FRAGMENTO PROPORCIONADO:
Otros mundos, siempre otros mundos. ¿Es este el mejor de ellos? Si existe algo de verdad en todo esto, lo más probable es que no, pues estaríamos hablando de infinitos otros mundos. También es probable que no se trate del peor. Incluso, es posible que este sea uno de los mejores, según la vida de cada persona que lea esto. También uno de los peores, según sea el caso del lector. Lo cierto es que jamás lo sabremos. O al menos no por el momento. Al menos no de manera experimental, aunque eso no significa que no podamos intuirlos.

Hace algunos años, el antropólogo Eric Wargo publicó el maravilloso, aunque por lo demás seco, Time Loops; un compendio de sus hipótesis sobre los sueños precognitivos. Aunque se trata de la mofa de muchos de quienes se sienten racionalistas, la precognición es un asunto que ha interesado a más de una mente privilegiada, algunas de las cuales de vez en cuando se atreven a salir del closet de las herejías científicas, como fue el caso del ya fallecido Freeman Dyson. El libro sigue la tradición iniciada por J. W. Dunne con su propio Un experimento con el tiempo, y observa como los sueños precognitivos son acertados en muchos pequeños detalles, pero se equivocan en muchos otros. Para explicar el fenómeno, Dunne mezcló elementos de la memoria humana, que no es perfecta, con un sistema complejo de múltiples tiempos; un asunto que recuerda un poco al complicado sistema de epiciclos con el que los astrónomos anteriores a Copérnico y Kepler justificaban los movimientos de los planetas. Por su parte, Wargo preserva el aspecto psicológico, pero utiliza el concepto del universo bloque para explicar discrepancias entre el futuro soñado y el ocurrido: todo lo que fue y será ya existe en el tiempo, y la mente, en el estado alterado de consciencia que es el sueño, algunas veces pude viajar hacia atrás o hacia adelante, trayendo con ella recuerdos imperfectos de lo que vio.

[Datos de razonamiento sobre geometría de escenas]
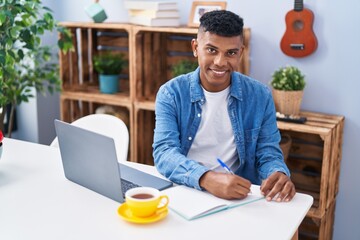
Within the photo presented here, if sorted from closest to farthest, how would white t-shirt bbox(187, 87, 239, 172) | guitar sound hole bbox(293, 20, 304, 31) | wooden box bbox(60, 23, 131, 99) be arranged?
white t-shirt bbox(187, 87, 239, 172), guitar sound hole bbox(293, 20, 304, 31), wooden box bbox(60, 23, 131, 99)

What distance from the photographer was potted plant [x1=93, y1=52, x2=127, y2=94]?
2.87 m

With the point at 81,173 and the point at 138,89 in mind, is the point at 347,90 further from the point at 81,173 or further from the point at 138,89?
the point at 81,173

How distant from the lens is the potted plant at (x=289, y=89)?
7.64 feet

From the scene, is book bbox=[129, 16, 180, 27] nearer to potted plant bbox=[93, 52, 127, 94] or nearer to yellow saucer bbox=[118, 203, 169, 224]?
potted plant bbox=[93, 52, 127, 94]

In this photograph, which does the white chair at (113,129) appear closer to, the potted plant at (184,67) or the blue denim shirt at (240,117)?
the blue denim shirt at (240,117)

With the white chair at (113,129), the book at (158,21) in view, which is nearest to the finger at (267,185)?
the white chair at (113,129)

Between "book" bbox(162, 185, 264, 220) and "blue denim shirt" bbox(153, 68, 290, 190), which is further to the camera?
"blue denim shirt" bbox(153, 68, 290, 190)

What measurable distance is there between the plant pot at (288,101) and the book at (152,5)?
72 centimetres

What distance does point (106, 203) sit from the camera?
1356mm

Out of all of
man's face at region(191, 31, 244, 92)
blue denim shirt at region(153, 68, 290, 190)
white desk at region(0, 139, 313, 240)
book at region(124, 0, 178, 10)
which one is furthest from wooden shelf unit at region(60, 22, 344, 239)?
white desk at region(0, 139, 313, 240)

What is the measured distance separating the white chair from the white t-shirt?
31 centimetres

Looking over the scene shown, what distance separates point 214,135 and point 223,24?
0.39 meters

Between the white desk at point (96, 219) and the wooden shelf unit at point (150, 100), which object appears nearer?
the white desk at point (96, 219)

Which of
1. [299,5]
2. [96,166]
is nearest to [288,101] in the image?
[299,5]
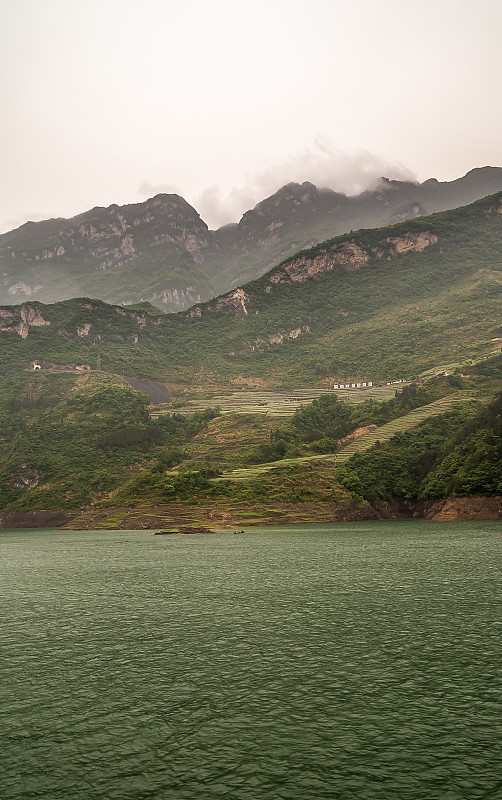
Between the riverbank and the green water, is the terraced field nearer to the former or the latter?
the riverbank

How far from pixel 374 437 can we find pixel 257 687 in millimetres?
135046

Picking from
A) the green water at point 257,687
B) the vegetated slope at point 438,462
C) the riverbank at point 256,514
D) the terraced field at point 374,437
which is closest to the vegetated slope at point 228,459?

ORDEN DE TRABAJO A:
Enumera todas las personas que se mencionan por su nombre en el texto sobre otros mundos y los sueños precognitivos.
ORDEN DE TRABAJO B:
Prosigue el texto sobre otros mundos y los sueños precognitivos a partir de su última oración.

CUADRO DE RESPUESTA A:
Eric Wargo, Freeman Dyson, J. W. Dunne, Copérnico y Kepler.

CUADRO DE RESPUESTA B:
Una hipótesis como cualquier otra y, por lo tanto, abierta a ser cuestionada. Si suponemos por un momento la veracidad de los sueños precognitivos (y todos hemos tenido al menos uno), ¿no podrían ser estos, en lugar de recuerdos del futuro, recuerdos de «otro» pasado distante? ¿Un pasado similar a nuestro porvenir, pero sujeto a una ligera variación de tema? Si Roger Penrose tiene razón, y nuestro universo nació de un universo previo, y este de otro anterior, y así más y más atrás, ¿quién dice entonces que no hemos existido incontables veces antes y nos recordamos al respecto en nuestros sueños? ¿Quién dice que nuestro mundo no ha tenido iteraciones previas en las que toda la historia ha seguido un guion similar, pero cada vez introduciendo algunas cuantas variables que lo vuelven tan solo un poco diferente al anterior?

No la multiplicidad de los mundos, sino la «multiplicidad del mundo». De ser este el caso, entonces tal vez el nuestro, con todos sus problemas, podría ser el mejor de ellos. Por el momento. O tal vez el peor; una variación introducida a un sistema caótico, como lo es la historia, no necesariamente permite una mejora en el sistema.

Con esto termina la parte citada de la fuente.